• [AUFGABE]
Erkläre in ein bis drei Sätzen anhand des Ausgangstextes zur Abrechnung von EU-Projekten, warum es in Berlin trotz der Note 3 zu keiner Mittelsperre kam.

**** AUSGANGSTEXT

# taz.de -- Abrechnung von EU-Projekten: Brüssel heizt Berlin ein
       
       > Weil es Probleme bei der Abrechnung von EU-Projekten gibt, hat Brüssel
       > gegen Berlin ein Prüfungsverfahren eingeleitet. Wirtschaftssenator Wolf
       > gelobt Besserung.
       
 (IMG) Bild: Probleme mit der Bürokratie? Kann bei EU-Dingen schon mal passieren - darf aber nicht.
       
       Brüssel hat Berlin die gelbe Karte gezeigt. Weil es bei der Abrechnung von
       EU-Projekten seit Jahren zu gravierenden Problemen kommt, hat die
       EU-Kommission, wie erst jetzt bekannt wurde, gegen den Senat im August 2010
       ein sogenanntes Präsuspendierungsverfahren eingeleitet. Außerdem hat die
       Kommission die Wirtschaftsprüfungsgesellschaft Deloitte mit einer Prüfung
       des Berliner Umgangs mit Mitteln aus dem Europäischen Sozialfonds (ESF)
       beauftragt. Dies geht aus einem Protokoll der Senatswirtschaftsverwaltung
       hervor, das der taz vorliegt.
       
       Den Prüfbericht der EU-Kommission gibt es inzwischen - und auch da wird
       Berlin kein gutes Zeugnis ausgestellt. So bewertete die Prüfgesellschaft
       das sogenannte Operationelle Programm mit der kritischen Note 3. Diese
       zweitschlechteste Note bedeutet eigentlich den sofortigen Stopp des
       Geldflusses aus Brüssel. Dass es in Berlin - anders als in Brandenburg - zu
       keiner Mittelsperre kam, lag daran, dass Berlin für die Zukunft
       Verbesserungen versprach. In Brandenburg hatte die EU-Kommission im Februar
       300 Millionen Euro aus dem Strukturfonds Efre auf Eis gelegt.
       
       Mit seinem "Operationellen Programm" will Berlin mithilfe der ESF-Mittel
       Benachteiligungen auf dem Arbeitsmarkt sowie soziale Schieflagen
       ausgleichen und "mehr Wachstum und Beschäftigung" erzielen. Dazu flossen in
       der Förderperiode 2000 bis 2006 insgesamt 530 Millionen Euro nach Berlin.

********
**** VORLIEGENDE DATEN

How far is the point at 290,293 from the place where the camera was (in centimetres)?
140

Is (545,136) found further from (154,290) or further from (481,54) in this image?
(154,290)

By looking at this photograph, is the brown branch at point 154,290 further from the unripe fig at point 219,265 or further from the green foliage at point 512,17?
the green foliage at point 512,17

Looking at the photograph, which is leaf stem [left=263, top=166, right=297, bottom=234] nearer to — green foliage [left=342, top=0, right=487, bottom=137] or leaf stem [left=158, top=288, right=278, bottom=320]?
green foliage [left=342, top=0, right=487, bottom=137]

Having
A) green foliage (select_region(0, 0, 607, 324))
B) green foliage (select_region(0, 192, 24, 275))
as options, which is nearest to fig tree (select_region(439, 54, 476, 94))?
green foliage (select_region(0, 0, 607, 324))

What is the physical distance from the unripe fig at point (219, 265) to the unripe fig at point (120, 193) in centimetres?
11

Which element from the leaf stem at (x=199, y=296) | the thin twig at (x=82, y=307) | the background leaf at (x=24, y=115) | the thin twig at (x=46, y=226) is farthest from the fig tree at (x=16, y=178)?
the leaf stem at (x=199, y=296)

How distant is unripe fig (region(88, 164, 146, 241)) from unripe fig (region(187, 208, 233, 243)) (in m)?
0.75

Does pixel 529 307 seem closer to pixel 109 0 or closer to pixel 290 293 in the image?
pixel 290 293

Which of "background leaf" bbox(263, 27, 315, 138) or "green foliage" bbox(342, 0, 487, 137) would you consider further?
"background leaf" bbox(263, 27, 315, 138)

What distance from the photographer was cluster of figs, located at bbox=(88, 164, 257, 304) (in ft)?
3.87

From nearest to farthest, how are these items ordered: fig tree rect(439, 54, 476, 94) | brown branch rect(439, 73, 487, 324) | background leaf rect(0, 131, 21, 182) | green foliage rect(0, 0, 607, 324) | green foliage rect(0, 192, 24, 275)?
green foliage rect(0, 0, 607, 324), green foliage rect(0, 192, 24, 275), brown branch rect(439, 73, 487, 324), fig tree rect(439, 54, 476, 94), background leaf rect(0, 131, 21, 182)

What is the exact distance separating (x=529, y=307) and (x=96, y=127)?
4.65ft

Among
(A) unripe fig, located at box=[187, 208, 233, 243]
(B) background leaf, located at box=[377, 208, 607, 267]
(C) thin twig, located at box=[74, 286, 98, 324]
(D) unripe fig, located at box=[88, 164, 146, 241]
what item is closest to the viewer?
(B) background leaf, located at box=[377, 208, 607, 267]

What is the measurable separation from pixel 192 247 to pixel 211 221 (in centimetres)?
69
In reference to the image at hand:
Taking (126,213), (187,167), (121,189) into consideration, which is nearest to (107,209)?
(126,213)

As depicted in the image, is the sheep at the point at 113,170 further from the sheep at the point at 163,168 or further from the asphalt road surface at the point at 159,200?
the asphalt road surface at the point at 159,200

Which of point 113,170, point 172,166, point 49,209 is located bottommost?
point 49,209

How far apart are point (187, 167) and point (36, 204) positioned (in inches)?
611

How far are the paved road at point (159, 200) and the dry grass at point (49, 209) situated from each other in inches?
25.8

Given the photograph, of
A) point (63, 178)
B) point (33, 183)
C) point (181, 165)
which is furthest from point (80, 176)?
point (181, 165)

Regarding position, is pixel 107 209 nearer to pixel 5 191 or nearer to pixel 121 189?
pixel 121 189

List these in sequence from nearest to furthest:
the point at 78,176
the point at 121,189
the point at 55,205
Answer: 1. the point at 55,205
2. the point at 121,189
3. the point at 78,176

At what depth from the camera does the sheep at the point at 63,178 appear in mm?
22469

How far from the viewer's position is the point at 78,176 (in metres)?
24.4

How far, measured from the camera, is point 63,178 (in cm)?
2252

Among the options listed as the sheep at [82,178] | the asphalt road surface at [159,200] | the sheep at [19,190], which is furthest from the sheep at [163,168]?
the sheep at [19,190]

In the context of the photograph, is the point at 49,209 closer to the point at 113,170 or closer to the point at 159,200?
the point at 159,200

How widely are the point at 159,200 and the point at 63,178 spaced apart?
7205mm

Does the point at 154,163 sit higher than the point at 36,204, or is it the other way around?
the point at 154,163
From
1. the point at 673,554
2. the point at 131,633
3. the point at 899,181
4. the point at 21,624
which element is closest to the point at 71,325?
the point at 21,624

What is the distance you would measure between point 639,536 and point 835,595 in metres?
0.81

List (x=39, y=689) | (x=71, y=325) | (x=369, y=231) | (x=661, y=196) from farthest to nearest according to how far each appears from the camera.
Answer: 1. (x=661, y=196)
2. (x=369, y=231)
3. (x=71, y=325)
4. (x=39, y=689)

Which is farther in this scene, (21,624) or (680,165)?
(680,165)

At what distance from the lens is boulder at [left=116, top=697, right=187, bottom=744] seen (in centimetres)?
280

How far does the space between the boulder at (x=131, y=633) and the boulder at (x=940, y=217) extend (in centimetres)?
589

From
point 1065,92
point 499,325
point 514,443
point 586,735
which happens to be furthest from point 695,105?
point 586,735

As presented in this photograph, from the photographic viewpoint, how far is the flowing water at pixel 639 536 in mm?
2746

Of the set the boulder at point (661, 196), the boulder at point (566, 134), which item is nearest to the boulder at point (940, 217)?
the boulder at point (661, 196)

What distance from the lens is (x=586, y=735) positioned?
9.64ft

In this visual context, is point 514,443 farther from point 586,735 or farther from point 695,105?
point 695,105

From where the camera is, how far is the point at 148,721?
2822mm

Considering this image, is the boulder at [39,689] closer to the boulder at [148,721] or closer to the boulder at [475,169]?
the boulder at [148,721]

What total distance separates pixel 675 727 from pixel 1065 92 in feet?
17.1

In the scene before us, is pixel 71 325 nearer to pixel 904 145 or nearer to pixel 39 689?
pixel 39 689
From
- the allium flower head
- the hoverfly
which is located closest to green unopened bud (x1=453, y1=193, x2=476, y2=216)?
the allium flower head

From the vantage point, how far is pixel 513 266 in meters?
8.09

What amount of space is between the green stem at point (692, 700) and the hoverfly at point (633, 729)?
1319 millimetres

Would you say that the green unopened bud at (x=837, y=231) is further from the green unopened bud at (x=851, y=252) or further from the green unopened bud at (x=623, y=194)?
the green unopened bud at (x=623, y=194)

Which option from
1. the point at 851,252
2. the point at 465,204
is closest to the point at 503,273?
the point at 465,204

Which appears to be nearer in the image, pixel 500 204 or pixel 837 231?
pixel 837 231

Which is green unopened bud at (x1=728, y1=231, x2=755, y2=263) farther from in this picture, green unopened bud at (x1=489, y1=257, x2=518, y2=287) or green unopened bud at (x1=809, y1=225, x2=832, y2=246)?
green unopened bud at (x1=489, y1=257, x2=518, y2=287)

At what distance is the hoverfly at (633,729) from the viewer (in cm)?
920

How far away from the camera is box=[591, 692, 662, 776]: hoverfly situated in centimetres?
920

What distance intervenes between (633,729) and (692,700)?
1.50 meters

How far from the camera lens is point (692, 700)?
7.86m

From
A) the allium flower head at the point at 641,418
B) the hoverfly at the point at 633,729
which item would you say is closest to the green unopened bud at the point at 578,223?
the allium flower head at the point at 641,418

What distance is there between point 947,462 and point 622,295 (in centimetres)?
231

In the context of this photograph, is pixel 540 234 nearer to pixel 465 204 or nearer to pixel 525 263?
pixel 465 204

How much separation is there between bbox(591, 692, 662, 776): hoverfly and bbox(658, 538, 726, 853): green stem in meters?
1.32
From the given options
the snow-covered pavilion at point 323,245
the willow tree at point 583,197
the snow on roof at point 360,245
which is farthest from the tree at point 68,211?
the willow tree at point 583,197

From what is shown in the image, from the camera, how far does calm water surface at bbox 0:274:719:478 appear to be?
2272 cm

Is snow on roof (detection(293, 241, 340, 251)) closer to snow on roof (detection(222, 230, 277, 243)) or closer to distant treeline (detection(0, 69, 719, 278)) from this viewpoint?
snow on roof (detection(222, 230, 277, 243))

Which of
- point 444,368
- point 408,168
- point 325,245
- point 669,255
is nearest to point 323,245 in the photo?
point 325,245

********

• [RICHTIGE LÖSUNG]
Die Note 3 bedeutet eigentlich den sofortigen Stopp des Geldflusses aus Brüssel. Dass Berlin dennoch keine Mittelsperre traf, lag daran, dass Berlin für die Zukunft Verbesserungen versprach.